- _PROMPT_:
List each source of information that the news item below says the board of regents intends to consider in deciding whether to change the university's nickname and mascot.

- _TEXT FOR ANALYSIS_:

-*-*-

NewsApril 24, 2004
Southeast Missouri State University will conduct a scientific poll, at the urging of the board of regents, to gauge public opinion on whether the school should scrap its Indian and Otahkian nicknames. The regents, meeting at the University Center on Friday, said they would consider the poll results in deciding whether to adopt another nickname and a new mascot as student, faculty, alumni and athletics booster club leaders have urged...

Southeast Missouri State University will conduct a scientific poll, at the urging of the board of regents, to gauge public opinion on whether the school should scrap its Indian and Otahkian nicknames.

The regents, meeting at the University Center on Friday, said they would consider the poll results in deciding whether to adopt another nickname and a new mascot as student, faculty, alumni and athletics booster club leaders have urged.

Dr. Ken Dobbins, university president, said Southeast would likely use the school's Harrison College of Business to conduct the opinion survey. The aim would be to have the results tabulated in time for the regents to consider the data at the board's June 25 meeting.

Don Dickerson, president of the board of regents, said the board also wants to look at data from national surveys of what Native Americans think about colleges using Indian nicknames mascots, as well as any final recommendations that will be made by a campus committee.

-*-*-

- _SUPPLIED INFORMATION_:
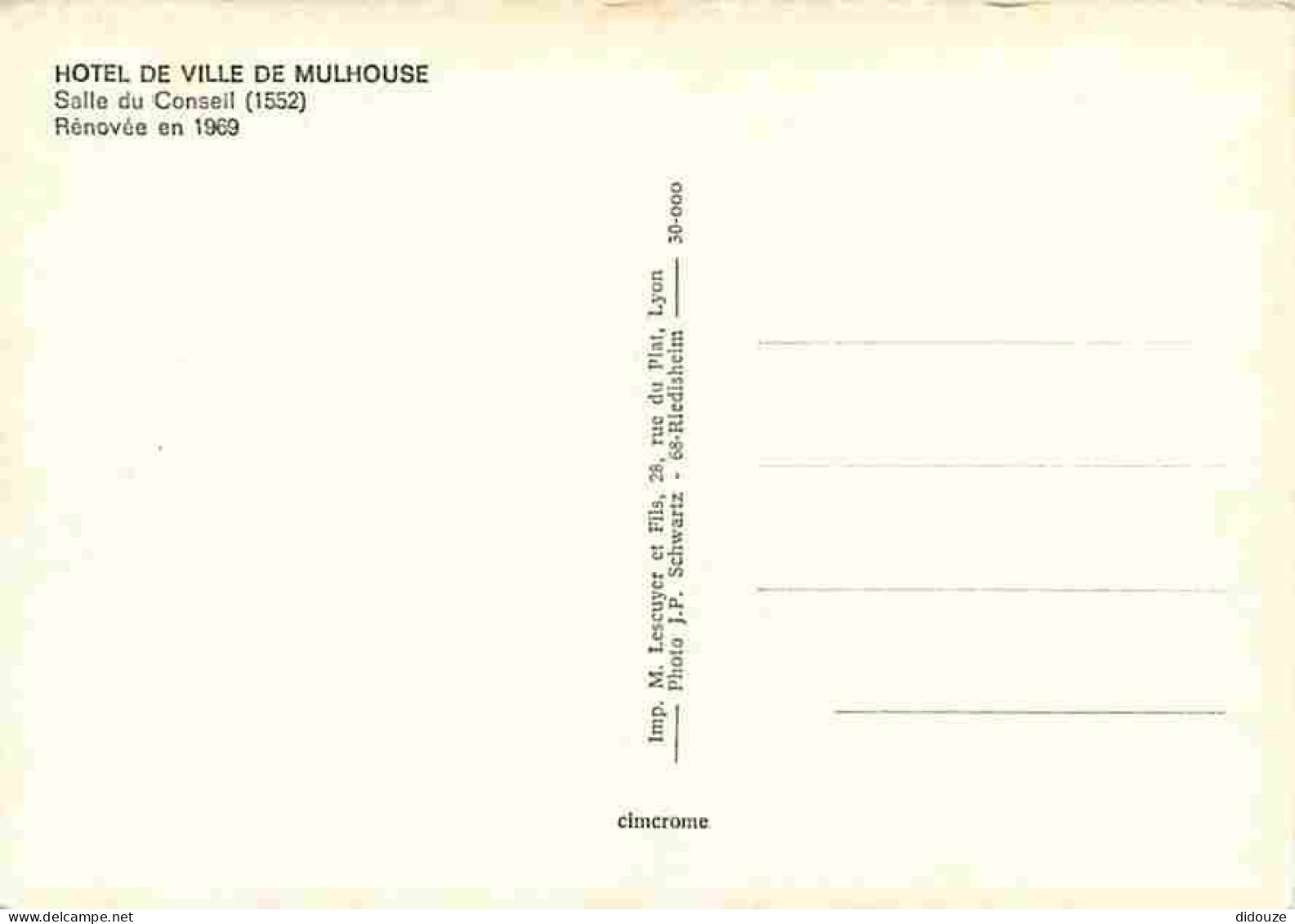 68 - Mulhouse - Hotel De Ville - Salle Du Conseil - CPM - Voir Scans Recto-Verso - Mulhouse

-*-*-

- _WRITTEN RESPONSE_:
- The results of the scientific poll of public opinion that the university will conduct
- Data from national surveys of what Native Americans think about colleges using Indian nicknames and mascots
- Any final recommendations made by a campus committee